Ich mußte oft an die Geschichte denken von Hermann Ecke, der glaubte, daß Eva wieder zu ihm käme.

Einen Rosengarten legte er ihr an, er baute eine Veranda für sie. Immer frische Sträuße in den Vasen, eine brennende Lampe die ganze Nacht in ihrem Zimmer.

Hurtig, hurtig, ihr Leute.

Ja, nun konnte Eva kommen.

Sagt der Freund zu Hermann Ecke: Kommt sie auch? Hahaha, antwortet Hermann Ecke. Das ist alles, was er antwortet.

Freilich kommt Eva wieder.

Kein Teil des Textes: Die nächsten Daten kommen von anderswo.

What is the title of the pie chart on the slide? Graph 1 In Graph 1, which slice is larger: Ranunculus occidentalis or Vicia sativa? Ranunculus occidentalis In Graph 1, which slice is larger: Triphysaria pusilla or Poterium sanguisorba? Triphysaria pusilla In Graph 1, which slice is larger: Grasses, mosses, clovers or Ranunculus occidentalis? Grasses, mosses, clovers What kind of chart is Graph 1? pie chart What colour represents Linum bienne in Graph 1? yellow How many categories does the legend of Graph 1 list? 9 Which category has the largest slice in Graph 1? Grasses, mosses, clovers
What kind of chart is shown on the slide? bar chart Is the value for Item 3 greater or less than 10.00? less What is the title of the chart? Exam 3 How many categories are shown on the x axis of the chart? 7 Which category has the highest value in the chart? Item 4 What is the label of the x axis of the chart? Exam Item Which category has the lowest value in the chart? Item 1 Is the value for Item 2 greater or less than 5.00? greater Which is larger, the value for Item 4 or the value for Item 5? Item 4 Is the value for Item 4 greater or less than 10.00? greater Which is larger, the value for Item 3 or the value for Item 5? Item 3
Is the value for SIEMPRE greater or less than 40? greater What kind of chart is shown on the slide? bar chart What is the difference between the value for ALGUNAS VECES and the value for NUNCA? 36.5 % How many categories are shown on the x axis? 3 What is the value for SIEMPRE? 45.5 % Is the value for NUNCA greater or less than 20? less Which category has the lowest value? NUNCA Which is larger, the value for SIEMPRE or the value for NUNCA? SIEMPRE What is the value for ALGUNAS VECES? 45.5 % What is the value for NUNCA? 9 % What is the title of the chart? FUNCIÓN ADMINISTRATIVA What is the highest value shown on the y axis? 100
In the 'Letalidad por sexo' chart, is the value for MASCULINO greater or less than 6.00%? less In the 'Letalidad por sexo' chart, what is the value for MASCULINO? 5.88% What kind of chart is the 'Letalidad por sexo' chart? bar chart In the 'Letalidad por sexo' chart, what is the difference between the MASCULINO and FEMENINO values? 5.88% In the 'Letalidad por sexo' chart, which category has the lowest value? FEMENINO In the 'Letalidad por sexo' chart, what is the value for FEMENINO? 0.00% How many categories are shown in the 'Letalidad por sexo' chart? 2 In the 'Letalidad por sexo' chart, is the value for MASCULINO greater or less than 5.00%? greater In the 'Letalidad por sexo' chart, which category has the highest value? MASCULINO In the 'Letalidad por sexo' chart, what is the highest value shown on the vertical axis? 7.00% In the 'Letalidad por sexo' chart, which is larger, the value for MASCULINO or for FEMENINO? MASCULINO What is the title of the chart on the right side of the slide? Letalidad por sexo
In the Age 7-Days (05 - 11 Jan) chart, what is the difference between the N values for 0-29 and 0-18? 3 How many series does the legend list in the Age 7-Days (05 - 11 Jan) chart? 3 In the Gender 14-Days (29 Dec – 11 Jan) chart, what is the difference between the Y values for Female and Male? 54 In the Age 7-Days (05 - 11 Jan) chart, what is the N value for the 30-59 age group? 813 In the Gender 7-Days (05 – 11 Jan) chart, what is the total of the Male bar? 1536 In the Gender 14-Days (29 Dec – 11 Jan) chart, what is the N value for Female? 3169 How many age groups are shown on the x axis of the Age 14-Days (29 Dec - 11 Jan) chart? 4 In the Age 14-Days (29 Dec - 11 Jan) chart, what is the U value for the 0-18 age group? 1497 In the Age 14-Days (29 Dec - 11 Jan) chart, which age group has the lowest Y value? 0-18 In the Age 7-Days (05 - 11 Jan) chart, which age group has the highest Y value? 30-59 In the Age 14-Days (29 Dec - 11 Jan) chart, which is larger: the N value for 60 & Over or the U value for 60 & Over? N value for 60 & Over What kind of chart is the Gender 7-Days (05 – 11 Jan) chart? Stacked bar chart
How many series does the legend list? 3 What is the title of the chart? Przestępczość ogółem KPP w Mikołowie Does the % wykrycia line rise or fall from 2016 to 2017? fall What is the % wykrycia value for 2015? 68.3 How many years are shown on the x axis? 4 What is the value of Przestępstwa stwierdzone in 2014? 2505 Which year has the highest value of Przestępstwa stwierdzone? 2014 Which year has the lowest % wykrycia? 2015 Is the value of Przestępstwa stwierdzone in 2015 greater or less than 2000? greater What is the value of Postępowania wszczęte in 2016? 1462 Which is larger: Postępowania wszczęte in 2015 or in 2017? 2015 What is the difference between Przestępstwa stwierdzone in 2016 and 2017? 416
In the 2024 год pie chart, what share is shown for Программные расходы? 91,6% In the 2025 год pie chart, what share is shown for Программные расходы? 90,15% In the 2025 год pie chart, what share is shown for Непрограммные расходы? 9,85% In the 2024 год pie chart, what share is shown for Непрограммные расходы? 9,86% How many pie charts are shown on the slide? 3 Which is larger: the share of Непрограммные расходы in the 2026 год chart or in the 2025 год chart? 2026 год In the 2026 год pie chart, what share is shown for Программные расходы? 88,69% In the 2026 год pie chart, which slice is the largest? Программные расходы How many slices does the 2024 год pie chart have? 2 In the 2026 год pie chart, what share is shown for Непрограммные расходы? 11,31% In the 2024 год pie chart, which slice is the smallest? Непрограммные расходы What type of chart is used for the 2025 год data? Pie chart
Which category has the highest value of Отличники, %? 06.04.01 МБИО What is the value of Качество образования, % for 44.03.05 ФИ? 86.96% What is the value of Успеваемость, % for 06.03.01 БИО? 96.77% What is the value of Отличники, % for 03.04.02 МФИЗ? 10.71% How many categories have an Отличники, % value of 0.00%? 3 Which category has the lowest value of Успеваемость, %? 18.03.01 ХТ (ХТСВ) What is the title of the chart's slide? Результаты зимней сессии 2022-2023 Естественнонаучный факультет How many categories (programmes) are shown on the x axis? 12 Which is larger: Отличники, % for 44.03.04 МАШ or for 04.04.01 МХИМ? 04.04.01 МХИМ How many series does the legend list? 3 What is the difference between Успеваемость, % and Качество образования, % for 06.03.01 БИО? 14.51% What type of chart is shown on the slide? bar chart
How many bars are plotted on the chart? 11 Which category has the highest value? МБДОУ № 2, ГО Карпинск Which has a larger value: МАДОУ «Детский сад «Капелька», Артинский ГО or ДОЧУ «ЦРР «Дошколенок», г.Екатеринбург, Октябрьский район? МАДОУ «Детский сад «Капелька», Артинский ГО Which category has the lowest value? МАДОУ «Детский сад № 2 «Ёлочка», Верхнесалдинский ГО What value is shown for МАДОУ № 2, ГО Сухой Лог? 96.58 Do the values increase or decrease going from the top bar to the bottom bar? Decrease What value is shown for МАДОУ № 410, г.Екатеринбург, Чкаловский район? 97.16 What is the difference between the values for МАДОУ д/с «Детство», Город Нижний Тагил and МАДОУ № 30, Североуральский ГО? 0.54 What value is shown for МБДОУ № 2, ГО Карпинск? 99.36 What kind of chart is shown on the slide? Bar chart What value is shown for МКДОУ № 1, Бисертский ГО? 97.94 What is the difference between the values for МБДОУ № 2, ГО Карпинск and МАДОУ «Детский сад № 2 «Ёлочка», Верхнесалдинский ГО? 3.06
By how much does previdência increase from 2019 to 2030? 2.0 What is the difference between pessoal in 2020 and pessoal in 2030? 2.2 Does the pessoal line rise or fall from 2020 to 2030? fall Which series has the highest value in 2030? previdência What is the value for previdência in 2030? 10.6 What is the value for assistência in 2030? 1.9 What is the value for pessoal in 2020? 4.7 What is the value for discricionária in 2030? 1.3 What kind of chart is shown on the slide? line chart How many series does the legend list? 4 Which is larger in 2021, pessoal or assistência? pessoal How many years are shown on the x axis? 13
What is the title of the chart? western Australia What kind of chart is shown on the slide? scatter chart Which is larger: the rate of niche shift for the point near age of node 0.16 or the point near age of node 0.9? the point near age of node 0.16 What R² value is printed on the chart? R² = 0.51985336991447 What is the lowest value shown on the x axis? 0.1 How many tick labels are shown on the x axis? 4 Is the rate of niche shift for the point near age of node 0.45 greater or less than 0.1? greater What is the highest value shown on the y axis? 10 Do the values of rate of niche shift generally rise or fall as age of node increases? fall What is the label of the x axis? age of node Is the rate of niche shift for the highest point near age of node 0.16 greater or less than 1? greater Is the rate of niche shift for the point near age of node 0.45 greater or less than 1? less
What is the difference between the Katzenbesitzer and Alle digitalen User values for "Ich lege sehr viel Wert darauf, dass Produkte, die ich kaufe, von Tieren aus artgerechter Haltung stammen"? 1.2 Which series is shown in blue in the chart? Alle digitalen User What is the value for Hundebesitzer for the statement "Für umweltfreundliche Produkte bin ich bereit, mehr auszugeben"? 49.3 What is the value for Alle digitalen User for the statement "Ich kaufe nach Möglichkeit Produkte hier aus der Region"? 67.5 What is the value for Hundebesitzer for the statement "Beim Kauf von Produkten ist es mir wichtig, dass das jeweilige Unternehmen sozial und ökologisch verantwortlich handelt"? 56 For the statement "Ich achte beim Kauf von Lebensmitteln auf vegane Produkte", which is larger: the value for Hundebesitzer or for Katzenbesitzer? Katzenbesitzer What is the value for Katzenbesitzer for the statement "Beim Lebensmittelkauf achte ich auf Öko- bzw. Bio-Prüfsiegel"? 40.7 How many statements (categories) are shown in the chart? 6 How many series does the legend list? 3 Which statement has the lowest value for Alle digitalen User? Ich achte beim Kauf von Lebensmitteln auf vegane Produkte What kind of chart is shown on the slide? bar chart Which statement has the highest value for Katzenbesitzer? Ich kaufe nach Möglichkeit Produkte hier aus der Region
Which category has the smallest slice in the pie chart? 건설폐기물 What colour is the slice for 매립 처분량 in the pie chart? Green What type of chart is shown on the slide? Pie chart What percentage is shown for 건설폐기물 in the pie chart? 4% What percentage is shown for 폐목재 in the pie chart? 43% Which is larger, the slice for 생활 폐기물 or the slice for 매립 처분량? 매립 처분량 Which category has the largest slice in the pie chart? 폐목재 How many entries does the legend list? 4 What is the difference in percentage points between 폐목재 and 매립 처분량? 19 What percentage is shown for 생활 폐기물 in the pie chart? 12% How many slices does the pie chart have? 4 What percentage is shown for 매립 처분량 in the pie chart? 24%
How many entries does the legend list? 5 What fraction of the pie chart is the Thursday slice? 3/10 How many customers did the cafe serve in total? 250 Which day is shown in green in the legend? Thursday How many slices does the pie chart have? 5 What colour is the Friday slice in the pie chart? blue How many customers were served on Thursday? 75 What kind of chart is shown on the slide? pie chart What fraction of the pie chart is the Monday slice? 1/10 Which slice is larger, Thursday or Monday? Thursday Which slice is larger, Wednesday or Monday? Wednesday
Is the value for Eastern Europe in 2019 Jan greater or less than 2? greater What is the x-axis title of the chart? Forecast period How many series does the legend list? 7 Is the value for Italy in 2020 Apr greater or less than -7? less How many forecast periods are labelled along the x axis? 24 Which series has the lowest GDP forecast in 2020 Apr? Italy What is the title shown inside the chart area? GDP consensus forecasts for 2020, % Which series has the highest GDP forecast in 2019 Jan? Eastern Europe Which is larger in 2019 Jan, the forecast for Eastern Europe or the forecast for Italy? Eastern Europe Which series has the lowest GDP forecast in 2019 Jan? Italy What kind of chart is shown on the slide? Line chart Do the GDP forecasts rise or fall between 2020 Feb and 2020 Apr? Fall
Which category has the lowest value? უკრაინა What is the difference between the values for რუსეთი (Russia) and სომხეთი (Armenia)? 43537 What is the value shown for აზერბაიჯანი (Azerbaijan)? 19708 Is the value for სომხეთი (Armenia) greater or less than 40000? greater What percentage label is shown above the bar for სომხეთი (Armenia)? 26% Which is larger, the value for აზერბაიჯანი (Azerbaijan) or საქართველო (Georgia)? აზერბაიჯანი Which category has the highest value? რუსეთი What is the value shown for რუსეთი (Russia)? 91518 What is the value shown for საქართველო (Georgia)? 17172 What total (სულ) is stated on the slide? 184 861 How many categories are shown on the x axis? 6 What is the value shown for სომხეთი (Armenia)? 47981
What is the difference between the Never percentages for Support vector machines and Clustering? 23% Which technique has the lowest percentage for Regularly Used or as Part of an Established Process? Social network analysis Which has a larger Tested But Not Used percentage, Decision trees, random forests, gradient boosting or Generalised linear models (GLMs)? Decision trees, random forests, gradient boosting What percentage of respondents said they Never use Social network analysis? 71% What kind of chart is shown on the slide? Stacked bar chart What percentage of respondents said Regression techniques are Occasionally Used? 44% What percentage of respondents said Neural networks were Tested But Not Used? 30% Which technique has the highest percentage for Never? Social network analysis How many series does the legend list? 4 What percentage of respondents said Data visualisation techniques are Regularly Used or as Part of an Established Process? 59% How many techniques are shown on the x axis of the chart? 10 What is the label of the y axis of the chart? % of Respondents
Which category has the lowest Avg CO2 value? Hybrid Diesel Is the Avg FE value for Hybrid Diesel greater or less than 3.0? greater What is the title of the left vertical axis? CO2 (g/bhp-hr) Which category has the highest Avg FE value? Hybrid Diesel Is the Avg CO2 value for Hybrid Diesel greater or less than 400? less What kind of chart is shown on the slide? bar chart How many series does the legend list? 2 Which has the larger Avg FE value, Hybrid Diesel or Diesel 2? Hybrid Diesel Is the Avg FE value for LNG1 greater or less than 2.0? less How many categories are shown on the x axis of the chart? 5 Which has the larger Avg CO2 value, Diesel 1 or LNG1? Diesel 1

Herrliches habe ich erlebt, wird sie sprechen, alle haben mich angebetet.

Königin, dein Thron ist bereit – ah, ein Narr! Ja, Hermann Ecke ist ein Narr. Aber ein glücklicher Narr ist er. – – – – – – – – – – – – –

In einer Nacht schrie der Hirsch in den Bergen. Ich stand am Fenster und horchte auf seinen Schrei.

Da stieg er in meinem Herzen auf der Gedanke, zum erstenmal, ganz deutlich, fordernd und stark. Ich rang mit ihm. Wochen und Monate habe ich mit ihm gerungen, mit diesem Gedanken.

Ich war traurig, traurig.

Ich ging in Sack und Asche einher. Ich lachte nicht mehr, ich lächelte selten. Ich liebte es, zu tanzen und zu jubeln vor Freude, ich liebte es, prächtige Gedanken im Kopfe zu tragen, ich liebte es, mein Herz klopfen zu hören. Ja, in jenem Sommer, da waren Symphonien in mir, Symphonien, ohne Ende, ohne Ende.

Nun war ich aus meinem Reiche vertrieben, ein Bettler, der sich dahinschleppte, Hunger in den Augen.

Einst wandelte ich, jetzt kroch ich.

Möchte doch die Sonne erblinden, möchte doch die Welt zerfallen in Schutt, Schutt.

Die Hand des Schicksals hat mein Gesicht zerknittert, es erscheint mir fremd. Meine Augen sind zusammengerückt und sie stechen, eine tiefe Falte spaltet meine Stirn, meine Lippen hat die Bitternis gesäumt.

Ich bin unglücklich.

Es ist ein kleines Wort. Wehe, wenn du einmal nichts anderes mehr sagen kannst als dies.